Eric Young
- Born: Thomas Eric Boswell Young 6 February 1891 Hartlepool, England
- Died: 12 March 1973 (aged 82)

Rugby union career
- Position: Centre

Amateur team(s)
- Years: Team / Apps / (Points)
- Hartlepool Rovers
- Durham University

Provincial / State sides
- Years: Team / Apps / (Points)
- Durham County
- 1912: Whites Trial

International career
- Years: Team / Apps / (Points)
- 1911: Scotland / 1 / (0)

= Eric Young (rugby union) =

Sir Eric Young (6 February 1891 – 12 March 1973) was a Scotland international rugby union player. He played as a Centre. He was later knighted for his mining career.

==Rugby union career ==

===Amateur career===

He went to Loretto School, and then went to Durham University. He played rugby for Durham University and Hartlepool Rovers.

===Provincial career===

Until his selection for Scotland, Young turned out for Durham County.

He played for Whites Trial side on 6 January 1912.

===International career===

The Edinburgh Evening News of 30 December 1910 noted that Young was 'big, strong and tremendously fast' and stated: 'Though associated as a senior with Durham County, Young is of Scottish parentage – and he was in the Loretto team which won the schools championship the other year.'

He was capped once for Scotland in 1911.

==Military career==

In the First World War, he served with the 3rd Yorkshire Regiment as a Lieutenant and saw action in France.

==Mining career==

He went into the mining industry, first as a mining engineer, at various sites around England, and then became Managing Director of Bolsover Colliery. He was one of the two original production members of the National Coal Board.

He was awarded a knighthood in the 1949 New Year Honours.

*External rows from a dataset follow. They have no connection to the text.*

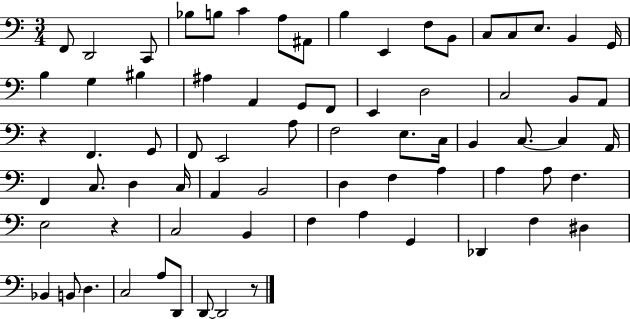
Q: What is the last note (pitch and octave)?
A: D2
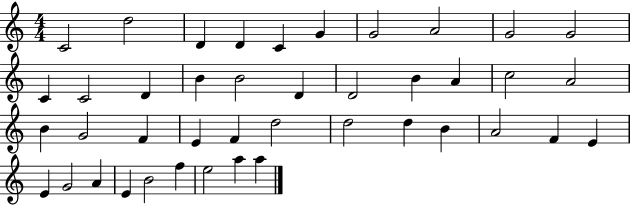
C4/h D5/h D4/q D4/q C4/q G4/q G4/h A4/h G4/h G4/h C4/q C4/h D4/q B4/q B4/h D4/q D4/h B4/q A4/q C5/h A4/h B4/q G4/h F4/q E4/q F4/q D5/h D5/h D5/q B4/q A4/h F4/q E4/q E4/q G4/h A4/q E4/q B4/h F5/q E5/h A5/q A5/q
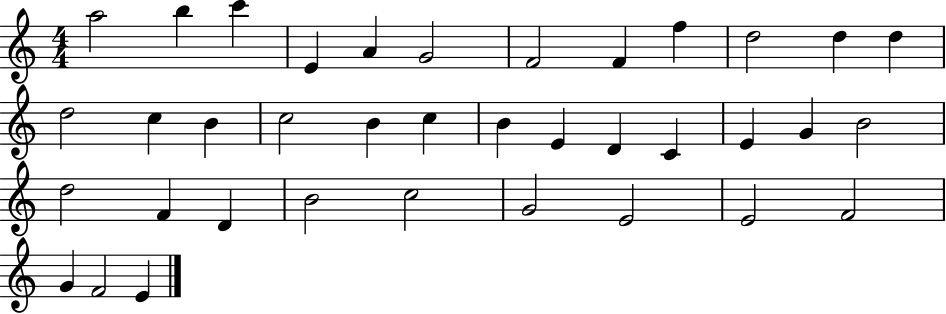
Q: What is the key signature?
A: C major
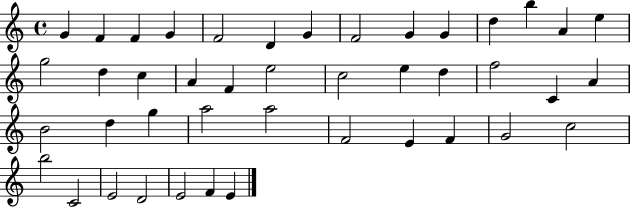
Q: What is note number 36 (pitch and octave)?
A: C5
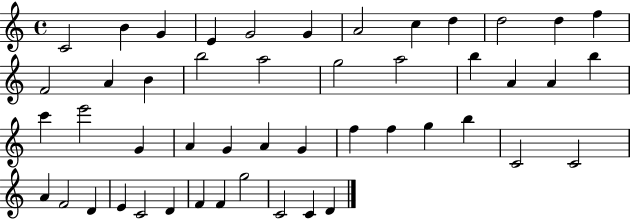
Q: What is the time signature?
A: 4/4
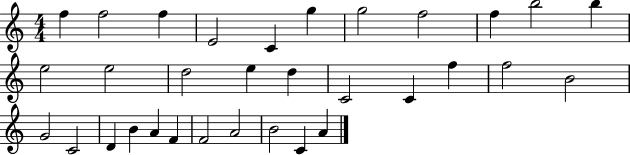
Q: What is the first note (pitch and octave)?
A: F5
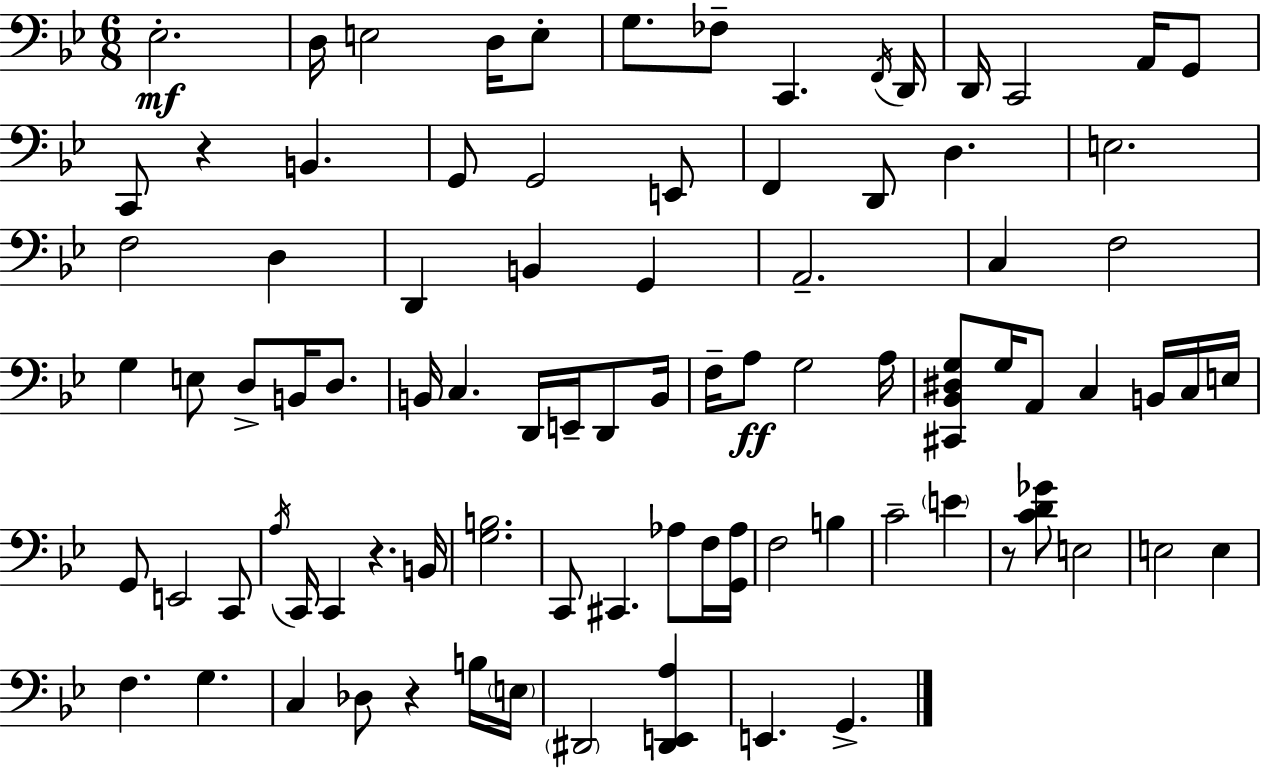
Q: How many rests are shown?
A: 4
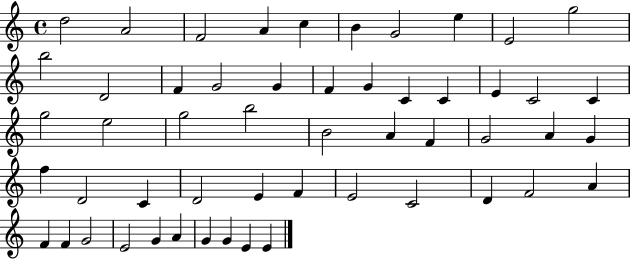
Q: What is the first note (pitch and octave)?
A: D5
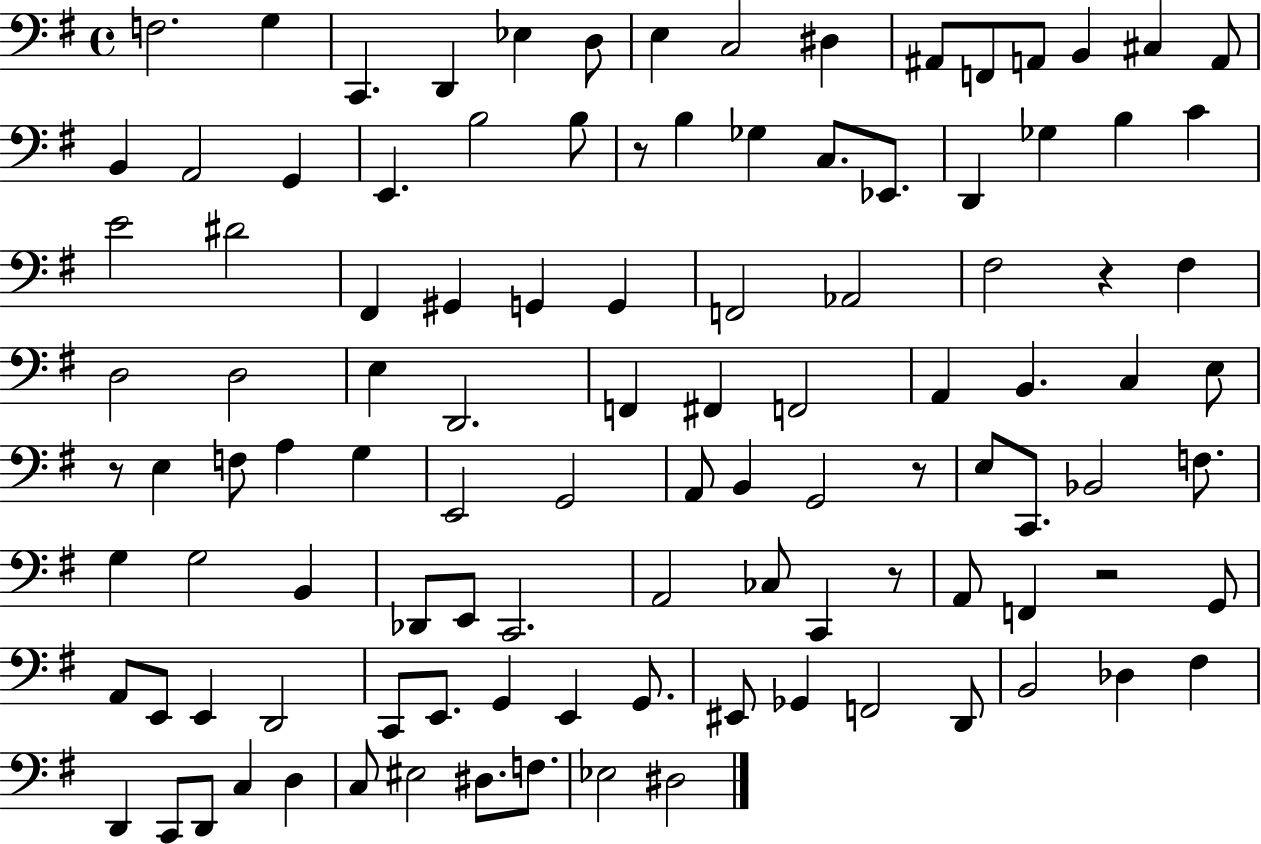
F3/h. G3/q C2/q. D2/q Eb3/q D3/e E3/q C3/h D#3/q A#2/e F2/e A2/e B2/q C#3/q A2/e B2/q A2/h G2/q E2/q. B3/h B3/e R/e B3/q Gb3/q C3/e. Eb2/e. D2/q Gb3/q B3/q C4/q E4/h D#4/h F#2/q G#2/q G2/q G2/q F2/h Ab2/h F#3/h R/q F#3/q D3/h D3/h E3/q D2/h. F2/q F#2/q F2/h A2/q B2/q. C3/q E3/e R/e E3/q F3/e A3/q G3/q E2/h G2/h A2/e B2/q G2/h R/e E3/e C2/e. Bb2/h F3/e. G3/q G3/h B2/q Db2/e E2/e C2/h. A2/h CES3/e C2/q R/e A2/e F2/q R/h G2/e A2/e E2/e E2/q D2/h C2/e E2/e. G2/q E2/q G2/e. EIS2/e Gb2/q F2/h D2/e B2/h Db3/q F#3/q D2/q C2/e D2/e C3/q D3/q C3/e EIS3/h D#3/e. F3/e. Eb3/h D#3/h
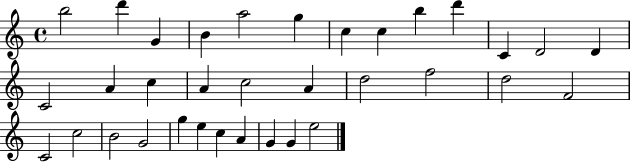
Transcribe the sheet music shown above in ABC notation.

X:1
T:Untitled
M:4/4
L:1/4
K:C
b2 d' G B a2 g c c b d' C D2 D C2 A c A c2 A d2 f2 d2 F2 C2 c2 B2 G2 g e c A G G e2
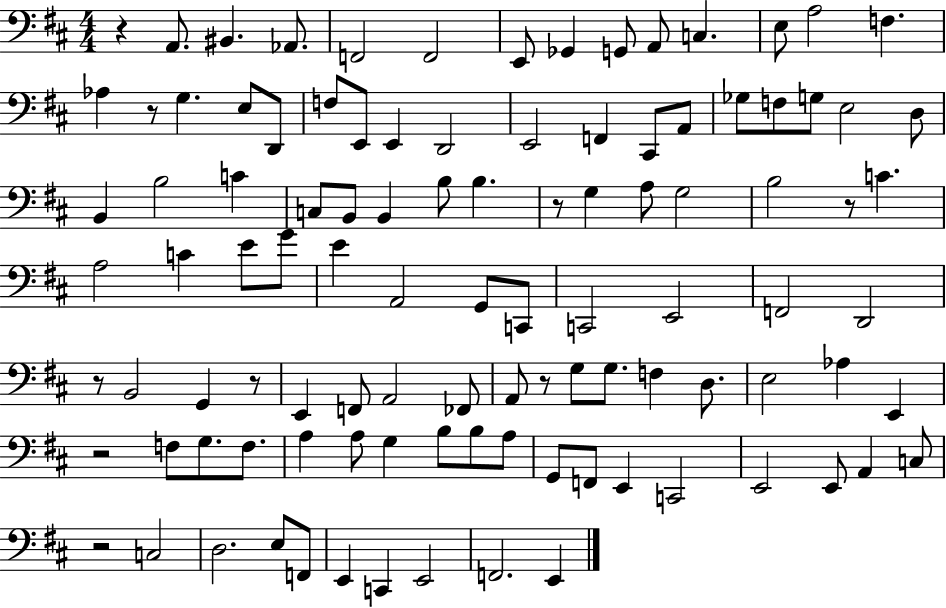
R/q A2/e. BIS2/q. Ab2/e. F2/h F2/h E2/e Gb2/q G2/e A2/e C3/q. E3/e A3/h F3/q. Ab3/q R/e G3/q. E3/e D2/e F3/e E2/e E2/q D2/h E2/h F2/q C#2/e A2/e Gb3/e F3/e G3/e E3/h D3/e B2/q B3/h C4/q C3/e B2/e B2/q B3/e B3/q. R/e G3/q A3/e G3/h B3/h R/e C4/q. A3/h C4/q E4/e G4/e E4/q A2/h G2/e C2/e C2/h E2/h F2/h D2/h R/e B2/h G2/q R/e E2/q F2/e A2/h FES2/e A2/e R/e G3/e G3/e. F3/q D3/e. E3/h Ab3/q E2/q R/h F3/e G3/e. F3/e. A3/q A3/e G3/q B3/e B3/e A3/e G2/e F2/e E2/q C2/h E2/h E2/e A2/q C3/e R/h C3/h D3/h. E3/e F2/e E2/q C2/q E2/h F2/h. E2/q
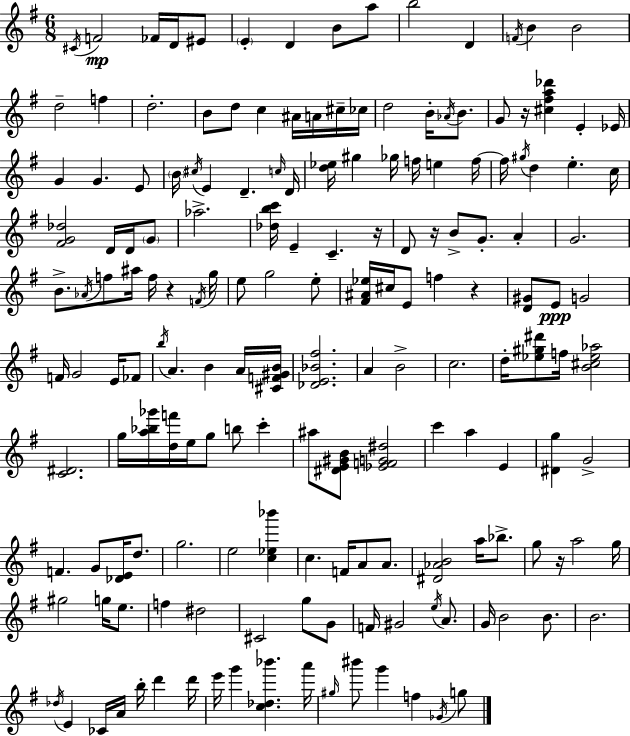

He was to quit the National Coal Board in 1950 after a spat with Philip Noel-Baker, the Minister of Fuel and Power. The Bradford Observer of 5 December 1950 noted:

I understand that the main difference of opinion of Sir Eric Young, the [National Coal] Board, and the Minister is over the question of centralisation. Sir Eric has been an exponent of more de-centralisation for the coal industry and has continually pressed his views on the matter.

The Surrey Mirror of 8 December 1950 noted:

Regarded as the country’s leading expert on coal production, he has been consistent in his expressed view that one of the solutions to the industry’s problems is harder work by the miners – a view that has not altogether endeared him to the miners and their trade union leaders.

The Northampton Chronicle and Echo of Tuesday 12 December 1950 headlines 'Intemperate language by Sir Eric Young' and notes that Philip Noel-Baker had decided to sack Young on 23 November and informed him then that he would not be re-appointed to the National Coal Board. On asking Sir Young for a statement, he said: 'There seems to be a conflict of opinion on what was said and done. The public may form their own judgement.'

==Family==

He was the second son of Dr. Moffat Young (1866–1918) of West Hartlepool, originally of Derry; and Dorothea Dunn Morison (1856–1944) of Durham.

His grandmother Dorothy Rutherford (1824–1894) was from Midlothian.

He married Margaret Mary Hayward in 1928, a daughter of Rev. A. E. Hayward.